== Hedef 1 ==
Aşağıdaki AKP ve Gezi olayları üzerine yazıda "AKP, Gezi olaylarından" ifadesinden "yapıp tutuşuyorlar mı?" ifadesine kadar olan kısmı aynen yazıya geçirir misin?

== Belge alıntısı ==
Gezi Parkı olayları vesilesiyle halk dalkavukluğu ile yol alınamayacağı görüldü. AKP, sistemli ve profesyonel kamuoyu araştırmaları yapıyor ve halkın nabzını tuttuğunu zannediyor; 11 yıldır başarılı olmasını da buna bağlı görüyor.
AKP’nin başarısı, Müslümanların 28 Şubat’a yönelik nefretidir, Müslümanların bu beladan kurtulma ümidinin müşahhaslaştığı parti olmasıdır; alternatifi olmadığı için de iktidarı uzun sürmüştür.
AKP, halkı arkasına almak için Müslümanlığa sahip çıkıyor. İktidarını sürdürmek ve Ulusalcı-CHP’ci zihniyete karşı durmak için yapıyor bunu. AKP’de halk Müslümanlığından öte bir İslâmî tavır yoktur. Bu da onların bilinçli tercihidir. AKP, iktidarları yürüdüğü müddetçe, gençlik materyalist, hedonist olmuş fark etmez, hatta bundan memnundur.
Tıpkı Kemalistlerin yozlaştırdığı gençliğin kendi rejimlerine sahip çıkmamalarından şikayet etmeleri gibi, AKP de imansızlaştırdığı Müslüman gençliğin ona sahip çıkmamasının acı sonuyla karşılaşacak, şu ân vakit erken olsa bile, gün gelip bu gerçeğe çatacaktır.
CHP’ye karşı cihad anlayışıyla Müslümanlardan oy al, ama diğer alanlarda cihad anlayışına düşman ol ve törpüle! Sıkıştığında cihad ruhu ve onun argümanlarını kullan, rahat zamanında ise cihad ruhuna düşman ol! Halkı (Müslümanları) idare edebilmek ve çuvala koymak zihniyeti! Müslümanları çantada keklik görmek hesabı!
Beş kat zenginleştirdiği faiz lobisinden şikayetlerine de aynı minvalde bakmalıyız.
AKP, Gezi olaylarından sonra yine kendi şirketlerine kamuoyu yoklaması yaptıracak ve oy oranlarına bakacaktır. Fakat, iman, ahlâk, din ve vicdan ne âlemde? AKP’nin böyle kamuoyu araştırması yapması ve düşen millî ve manevî değerleri yükseltmesi diye bir derdi yoktur. Fakat sıkışınca ayet ve hadislere, İslâm büyüklerinin söz ve şiirlerine başvurur. Peki gençler bu değerleri ne kadar şuurlaştırıyor? Peki kendileri büyük bir ulvî sevgi ile yapıp tutuşuyorlar mı?

== Satırlar ==
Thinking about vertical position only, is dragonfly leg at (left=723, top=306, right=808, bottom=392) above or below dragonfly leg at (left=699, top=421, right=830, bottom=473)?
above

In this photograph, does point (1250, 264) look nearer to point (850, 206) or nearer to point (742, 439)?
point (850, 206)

---

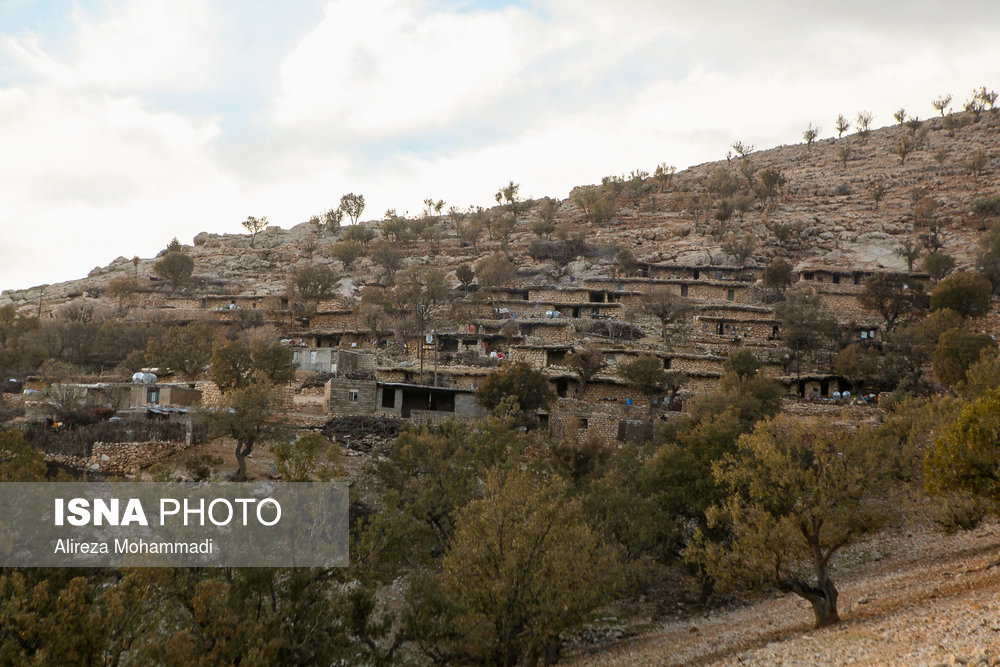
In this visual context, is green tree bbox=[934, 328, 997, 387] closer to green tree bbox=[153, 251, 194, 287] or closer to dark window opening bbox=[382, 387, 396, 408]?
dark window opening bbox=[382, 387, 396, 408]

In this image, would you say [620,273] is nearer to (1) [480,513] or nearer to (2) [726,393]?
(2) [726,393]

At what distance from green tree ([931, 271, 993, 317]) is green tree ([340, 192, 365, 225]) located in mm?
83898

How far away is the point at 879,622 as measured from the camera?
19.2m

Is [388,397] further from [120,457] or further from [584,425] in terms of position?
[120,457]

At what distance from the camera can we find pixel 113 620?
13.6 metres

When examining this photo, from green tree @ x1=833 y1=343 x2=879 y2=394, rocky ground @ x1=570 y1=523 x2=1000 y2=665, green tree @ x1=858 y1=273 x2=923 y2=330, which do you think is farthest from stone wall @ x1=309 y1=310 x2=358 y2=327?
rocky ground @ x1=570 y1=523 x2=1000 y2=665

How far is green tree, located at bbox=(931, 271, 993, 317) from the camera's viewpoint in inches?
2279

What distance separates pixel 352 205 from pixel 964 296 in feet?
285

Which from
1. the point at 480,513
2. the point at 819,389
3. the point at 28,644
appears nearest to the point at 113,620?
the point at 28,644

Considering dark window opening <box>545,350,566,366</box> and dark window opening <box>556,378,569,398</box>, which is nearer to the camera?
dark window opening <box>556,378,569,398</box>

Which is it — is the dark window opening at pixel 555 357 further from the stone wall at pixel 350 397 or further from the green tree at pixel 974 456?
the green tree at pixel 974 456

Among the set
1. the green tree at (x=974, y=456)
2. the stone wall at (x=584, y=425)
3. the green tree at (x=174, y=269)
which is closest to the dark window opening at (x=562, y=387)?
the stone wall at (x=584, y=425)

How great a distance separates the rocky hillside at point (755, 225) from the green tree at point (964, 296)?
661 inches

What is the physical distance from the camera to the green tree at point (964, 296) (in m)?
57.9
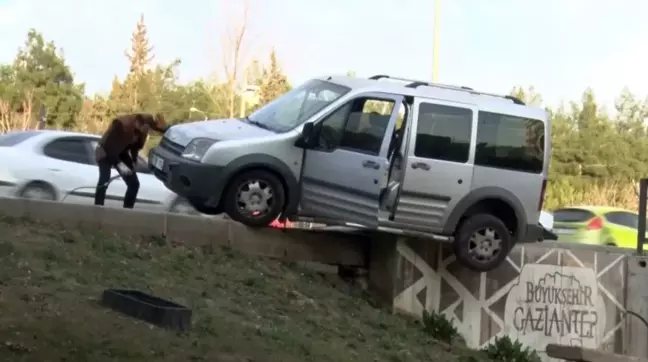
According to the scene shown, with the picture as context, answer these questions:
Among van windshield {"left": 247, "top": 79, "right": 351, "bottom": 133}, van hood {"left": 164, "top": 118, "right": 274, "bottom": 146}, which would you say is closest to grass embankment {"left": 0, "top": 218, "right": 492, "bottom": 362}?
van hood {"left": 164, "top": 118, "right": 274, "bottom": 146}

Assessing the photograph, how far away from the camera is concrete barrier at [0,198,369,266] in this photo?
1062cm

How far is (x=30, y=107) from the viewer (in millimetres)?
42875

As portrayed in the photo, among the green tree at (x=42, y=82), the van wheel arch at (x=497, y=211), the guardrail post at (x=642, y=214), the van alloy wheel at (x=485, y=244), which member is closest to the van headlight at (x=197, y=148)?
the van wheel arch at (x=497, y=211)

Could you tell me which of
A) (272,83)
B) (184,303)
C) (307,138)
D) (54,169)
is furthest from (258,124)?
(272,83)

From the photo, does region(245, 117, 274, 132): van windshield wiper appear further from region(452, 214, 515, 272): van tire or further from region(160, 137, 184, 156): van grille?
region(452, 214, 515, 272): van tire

== Hedef 2 ==
Yukarıdaki satırlardan "context" dizesini içeren her birini olduğu gibi ayıklar mısın?

== Yazılı cevap 1 ==
AKP, Gezi olaylarından sonra yine kendi şirketlerine kamuoyu yoklaması yaptıracak ve oy oranlarına bakacaktır. Fakat, iman, ahlâk, din ve vicdan ne âlemde? AKP’nin böyle kamuoyu araştırması yapması ve düşen millî ve manevî değerleri yükseltmesi diye bir derdi yoktur. Fakat sıkışınca ayet ve hadislere, İslâm büyüklerinin söz ve şiirlerine başvurur. Peki gençler bu değerleri ne kadar şuurlaştırıyor? Peki kendileri büyük bir ulvî sevgi ile yapıp tutuşuyorlar mı?

== Yazılı cevap 2 ==
In this visual context, is green tree bbox=[934, 328, 997, 387] closer to green tree bbox=[153, 251, 194, 287] or closer to dark window opening bbox=[382, 387, 396, 408]?
According to the scene shown, with the picture as context, answer these questions:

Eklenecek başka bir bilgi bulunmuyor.